Bitingly funny play re-imagines the clandestine meeting between the 'Gang of Four' in January 1981

18 March, 2017 — By Sipora Levy

Roger Allam and Nathalie Armin in Limehouse. PHOTO: JACK SLAIN

THOUGH we live in challenging times, it is also a golden age for political satire. Sales of Private Eye are rising, and James Graham’s play This House, about The Labour party in the 1970s, recently ended a successful West End revival.

Hot on its heels comes Steve Waters’ Limehouse, an entertaining and sharp-edged play about the circumstances that resulted in the birth of the SDP in 1981. This was yet another time when there was a split in the Labour party, and a stubborn left-wing leader was leading them to probable political oblivion. Obviously there are parallels to be drawn with the present day.

Waters has re-imagined the clandestine meeting in January 1981 between the Gang of Four – David Owen, Roy Jenkins, Shirley Williams and Bill Rodgers –  over brunch and bottles of Chateau Lafite, in Owen’s Limehouse home. The situation is ripe for farce and Waters doesn’t disappoint. Roger Allam is a wonderful Roy Jenkins, pompous and sardonic; Debra Gillett is suitably wide-eyed and forthright as Williams, and Paul Chahidi imbues Rodgers with a warm sincerity. My only quibble was with Tom Goodman-Hill as Owen. He manages to capture his anger and passion, but sounds and looks more like David Cameron.

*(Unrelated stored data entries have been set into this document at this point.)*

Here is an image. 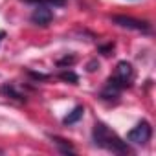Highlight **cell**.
<instances>
[{
	"label": "cell",
	"mask_w": 156,
	"mask_h": 156,
	"mask_svg": "<svg viewBox=\"0 0 156 156\" xmlns=\"http://www.w3.org/2000/svg\"><path fill=\"white\" fill-rule=\"evenodd\" d=\"M132 81H134V68H132V64L127 62V61L118 62L114 73L107 79V85H105V88L101 92V98L103 99H116V98H119V94L125 88H129L132 85Z\"/></svg>",
	"instance_id": "6da1fadb"
},
{
	"label": "cell",
	"mask_w": 156,
	"mask_h": 156,
	"mask_svg": "<svg viewBox=\"0 0 156 156\" xmlns=\"http://www.w3.org/2000/svg\"><path fill=\"white\" fill-rule=\"evenodd\" d=\"M92 138H94V143H96L98 147H103V149H107V151H110V152H116V154H125V152H129L127 143H125L112 129H108V127H107L105 123H101V121L94 125Z\"/></svg>",
	"instance_id": "7a4b0ae2"
},
{
	"label": "cell",
	"mask_w": 156,
	"mask_h": 156,
	"mask_svg": "<svg viewBox=\"0 0 156 156\" xmlns=\"http://www.w3.org/2000/svg\"><path fill=\"white\" fill-rule=\"evenodd\" d=\"M152 136V129H151V123L149 121H140L129 134H127V140L130 143H136V145H145Z\"/></svg>",
	"instance_id": "3957f363"
},
{
	"label": "cell",
	"mask_w": 156,
	"mask_h": 156,
	"mask_svg": "<svg viewBox=\"0 0 156 156\" xmlns=\"http://www.w3.org/2000/svg\"><path fill=\"white\" fill-rule=\"evenodd\" d=\"M53 8H50V6H42V4H35V9H33V13H31V22L33 24H37V26H48L50 22H51V19H53V11H51Z\"/></svg>",
	"instance_id": "277c9868"
},
{
	"label": "cell",
	"mask_w": 156,
	"mask_h": 156,
	"mask_svg": "<svg viewBox=\"0 0 156 156\" xmlns=\"http://www.w3.org/2000/svg\"><path fill=\"white\" fill-rule=\"evenodd\" d=\"M114 22L116 24H119V26H123V28H134V30H149V24L147 22H143V20H134V19H130V17H114Z\"/></svg>",
	"instance_id": "5b68a950"
},
{
	"label": "cell",
	"mask_w": 156,
	"mask_h": 156,
	"mask_svg": "<svg viewBox=\"0 0 156 156\" xmlns=\"http://www.w3.org/2000/svg\"><path fill=\"white\" fill-rule=\"evenodd\" d=\"M83 112H85V108L83 107H75L64 119H62V123L64 125H72V123H75L77 119H79V118H83Z\"/></svg>",
	"instance_id": "8992f818"
},
{
	"label": "cell",
	"mask_w": 156,
	"mask_h": 156,
	"mask_svg": "<svg viewBox=\"0 0 156 156\" xmlns=\"http://www.w3.org/2000/svg\"><path fill=\"white\" fill-rule=\"evenodd\" d=\"M30 4H42V6H50V8H59V6H64L66 0H26Z\"/></svg>",
	"instance_id": "52a82bcc"
},
{
	"label": "cell",
	"mask_w": 156,
	"mask_h": 156,
	"mask_svg": "<svg viewBox=\"0 0 156 156\" xmlns=\"http://www.w3.org/2000/svg\"><path fill=\"white\" fill-rule=\"evenodd\" d=\"M53 141L61 147V152H75V149L66 141V140H61V138H53Z\"/></svg>",
	"instance_id": "ba28073f"
},
{
	"label": "cell",
	"mask_w": 156,
	"mask_h": 156,
	"mask_svg": "<svg viewBox=\"0 0 156 156\" xmlns=\"http://www.w3.org/2000/svg\"><path fill=\"white\" fill-rule=\"evenodd\" d=\"M61 77H62V79H70V81H73V83H77V75H73L72 72H66V73H61Z\"/></svg>",
	"instance_id": "9c48e42d"
},
{
	"label": "cell",
	"mask_w": 156,
	"mask_h": 156,
	"mask_svg": "<svg viewBox=\"0 0 156 156\" xmlns=\"http://www.w3.org/2000/svg\"><path fill=\"white\" fill-rule=\"evenodd\" d=\"M4 37H6V33H4V31H0V42H2V39H4Z\"/></svg>",
	"instance_id": "30bf717a"
},
{
	"label": "cell",
	"mask_w": 156,
	"mask_h": 156,
	"mask_svg": "<svg viewBox=\"0 0 156 156\" xmlns=\"http://www.w3.org/2000/svg\"><path fill=\"white\" fill-rule=\"evenodd\" d=\"M0 152H2V151H0Z\"/></svg>",
	"instance_id": "8fae6325"
}]
</instances>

Jenkins and Owen are keen to make a break, while Williams and Rodgers are riddled with doubt. Oddly in Limehouse, they both capitulate rather swiftly, which doesn’t quite ring true.

Nathalie Armin plays Owen’s wife, Debbie, by this account a pivotal figure in keeping the quartet on track, with her literary editor’s persuasive charm.

Limehouse is a bitingly funny play that shows up the vanity, foibles and power struggle of the Gang of Four, but also raises questions about loyalty, betrayal and what makes a political party.